- The exercise -
Transcribe every row below verbatim, leaving the pictures out of your answer.
--- Supplied entries ---
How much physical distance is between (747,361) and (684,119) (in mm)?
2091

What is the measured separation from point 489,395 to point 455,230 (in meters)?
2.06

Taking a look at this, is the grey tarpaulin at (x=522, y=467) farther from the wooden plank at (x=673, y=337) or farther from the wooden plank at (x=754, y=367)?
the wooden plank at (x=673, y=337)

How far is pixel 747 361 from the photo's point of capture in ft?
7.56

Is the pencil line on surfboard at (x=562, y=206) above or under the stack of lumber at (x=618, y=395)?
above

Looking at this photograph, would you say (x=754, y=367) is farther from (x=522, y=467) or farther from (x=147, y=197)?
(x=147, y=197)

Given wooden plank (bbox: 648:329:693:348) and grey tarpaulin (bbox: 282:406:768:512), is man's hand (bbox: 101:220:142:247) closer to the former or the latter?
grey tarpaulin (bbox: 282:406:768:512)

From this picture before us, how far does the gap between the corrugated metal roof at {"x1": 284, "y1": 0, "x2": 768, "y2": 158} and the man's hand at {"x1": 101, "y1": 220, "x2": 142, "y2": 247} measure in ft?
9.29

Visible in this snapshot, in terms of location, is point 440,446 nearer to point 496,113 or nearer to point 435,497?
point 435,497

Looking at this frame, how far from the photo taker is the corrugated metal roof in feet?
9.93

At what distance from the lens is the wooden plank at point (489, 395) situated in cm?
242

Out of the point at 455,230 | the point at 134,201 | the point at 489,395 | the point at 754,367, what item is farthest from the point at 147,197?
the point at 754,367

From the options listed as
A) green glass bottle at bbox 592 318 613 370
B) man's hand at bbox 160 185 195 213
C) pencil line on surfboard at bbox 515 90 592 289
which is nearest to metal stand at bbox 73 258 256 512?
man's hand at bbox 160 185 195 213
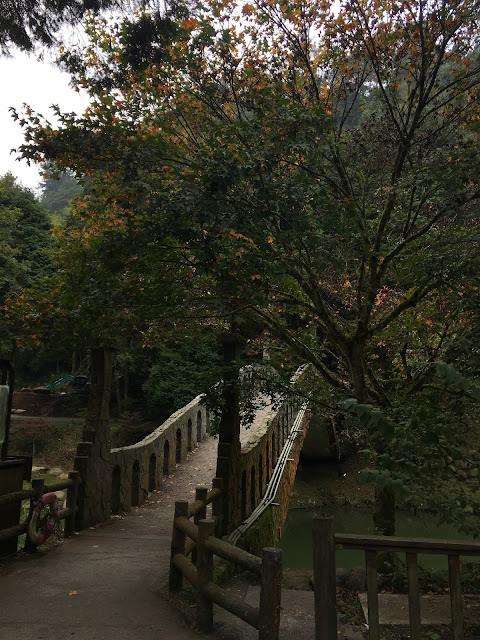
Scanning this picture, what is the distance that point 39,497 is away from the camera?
16.7 feet

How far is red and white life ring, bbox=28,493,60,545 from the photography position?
192 inches

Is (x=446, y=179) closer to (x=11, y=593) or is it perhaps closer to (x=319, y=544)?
(x=319, y=544)

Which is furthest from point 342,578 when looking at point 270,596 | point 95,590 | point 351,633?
point 270,596

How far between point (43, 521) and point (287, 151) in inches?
179

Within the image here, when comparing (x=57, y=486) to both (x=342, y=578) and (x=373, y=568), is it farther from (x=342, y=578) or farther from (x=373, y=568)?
(x=373, y=568)

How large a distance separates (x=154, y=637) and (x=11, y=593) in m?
1.40

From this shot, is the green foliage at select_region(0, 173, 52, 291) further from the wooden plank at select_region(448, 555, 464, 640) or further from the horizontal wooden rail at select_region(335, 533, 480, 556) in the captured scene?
the wooden plank at select_region(448, 555, 464, 640)

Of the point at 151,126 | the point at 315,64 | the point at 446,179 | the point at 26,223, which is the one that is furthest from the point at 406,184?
the point at 26,223

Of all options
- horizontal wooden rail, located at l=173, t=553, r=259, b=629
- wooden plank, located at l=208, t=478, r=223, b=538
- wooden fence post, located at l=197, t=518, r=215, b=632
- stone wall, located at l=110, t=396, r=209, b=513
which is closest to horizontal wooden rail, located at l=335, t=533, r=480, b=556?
horizontal wooden rail, located at l=173, t=553, r=259, b=629

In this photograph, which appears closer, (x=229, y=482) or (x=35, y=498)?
(x=35, y=498)

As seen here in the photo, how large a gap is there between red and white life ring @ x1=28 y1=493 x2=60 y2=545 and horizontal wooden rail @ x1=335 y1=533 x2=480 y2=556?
3.51 meters

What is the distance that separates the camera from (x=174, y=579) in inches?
163

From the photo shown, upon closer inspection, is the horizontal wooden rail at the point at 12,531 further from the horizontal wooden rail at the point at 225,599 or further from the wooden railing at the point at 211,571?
the horizontal wooden rail at the point at 225,599

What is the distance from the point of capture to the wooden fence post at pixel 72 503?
5746 millimetres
---
- Complete answer -
How much physical distance is between (747,361) and (684,119) (in mm)?
2091

What is the measured separation from point 489,395 to point 455,230 (in meters)?
2.06

Taking a look at this, is the grey tarpaulin at (x=522, y=467) farther from the wooden plank at (x=673, y=337) or farther from the wooden plank at (x=754, y=367)?
the wooden plank at (x=673, y=337)

How far is pixel 747 361 from the photo's point of capture in ft?
7.56

Is the pencil line on surfboard at (x=562, y=206) above or under the stack of lumber at (x=618, y=395)?
above

Looking at this photograph, would you say (x=754, y=367) is farther from (x=522, y=467) or farther from (x=147, y=197)?
(x=147, y=197)

Given wooden plank (bbox: 648:329:693:348) and grey tarpaulin (bbox: 282:406:768:512), is man's hand (bbox: 101:220:142:247) closer to the former or the latter?
grey tarpaulin (bbox: 282:406:768:512)

From this picture before us, how far does the gap between the corrugated metal roof at {"x1": 284, "y1": 0, "x2": 768, "y2": 158} and the man's hand at {"x1": 101, "y1": 220, "x2": 142, "y2": 247} measure in ft?
9.29

Visible in this snapshot, in terms of location, is point 440,446 nearer to point 496,113 or nearer to point 435,497?
point 435,497

Looking at this frame, how far from the photo taker is the corrugated metal roof in feet?
9.93

At what distance from the lens is the wooden plank at point (489, 395) situated in cm?
242

Out of the point at 455,230 | the point at 134,201 | the point at 489,395 | the point at 754,367, what item is farthest from the point at 147,197?
the point at 754,367

From the options listed as
A) green glass bottle at bbox 592 318 613 370
B) man's hand at bbox 160 185 195 213
C) pencil line on surfboard at bbox 515 90 592 289
which is nearest to metal stand at bbox 73 258 256 512?
man's hand at bbox 160 185 195 213
Scanning this picture, what is the distance that point 39,497 is away from the camera?
16.7 feet

How far is red and white life ring, bbox=28,493,60,545 from the photography position?
192 inches

Is (x=446, y=179) closer to (x=11, y=593) or is it perhaps closer to (x=319, y=544)?
(x=319, y=544)

Which is furthest from point 342,578 when looking at point 270,596 | point 95,590 | point 351,633?
point 270,596

How far between point (43, 521) and point (287, 151) in inches?
179

Within the image here, when comparing (x=57, y=486) to both (x=342, y=578) and (x=373, y=568), is it farther from (x=342, y=578) or farther from (x=373, y=568)?
(x=373, y=568)

How large a distance separates (x=154, y=637) and (x=11, y=593) in m?
1.40

From this shot, is the green foliage at select_region(0, 173, 52, 291) further from the wooden plank at select_region(448, 555, 464, 640) or further from the horizontal wooden rail at select_region(335, 533, 480, 556) in the captured scene?
the wooden plank at select_region(448, 555, 464, 640)

Of the point at 151,126 | the point at 315,64 | the point at 446,179 | the point at 26,223, which is the one that is furthest from the point at 406,184?
the point at 26,223

Of all options
- horizontal wooden rail, located at l=173, t=553, r=259, b=629
- wooden plank, located at l=208, t=478, r=223, b=538
- wooden fence post, located at l=197, t=518, r=215, b=632
- stone wall, located at l=110, t=396, r=209, b=513
which is closest to horizontal wooden rail, located at l=335, t=533, r=480, b=556?
horizontal wooden rail, located at l=173, t=553, r=259, b=629

In this photograph, which appears closer, (x=229, y=482) or (x=35, y=498)?
(x=35, y=498)

As seen here in the photo, how large a gap is there between red and white life ring @ x1=28 y1=493 x2=60 y2=545 and horizontal wooden rail @ x1=335 y1=533 x2=480 y2=556?
3.51 meters

What is the distance that separates the camera from (x=174, y=579) in inches?
163

From the photo shown, upon closer inspection, is the horizontal wooden rail at the point at 12,531 further from the horizontal wooden rail at the point at 225,599 or further from the wooden railing at the point at 211,571?
the horizontal wooden rail at the point at 225,599

What is the distance from the point of capture to the wooden fence post at pixel 72 503?
5746 millimetres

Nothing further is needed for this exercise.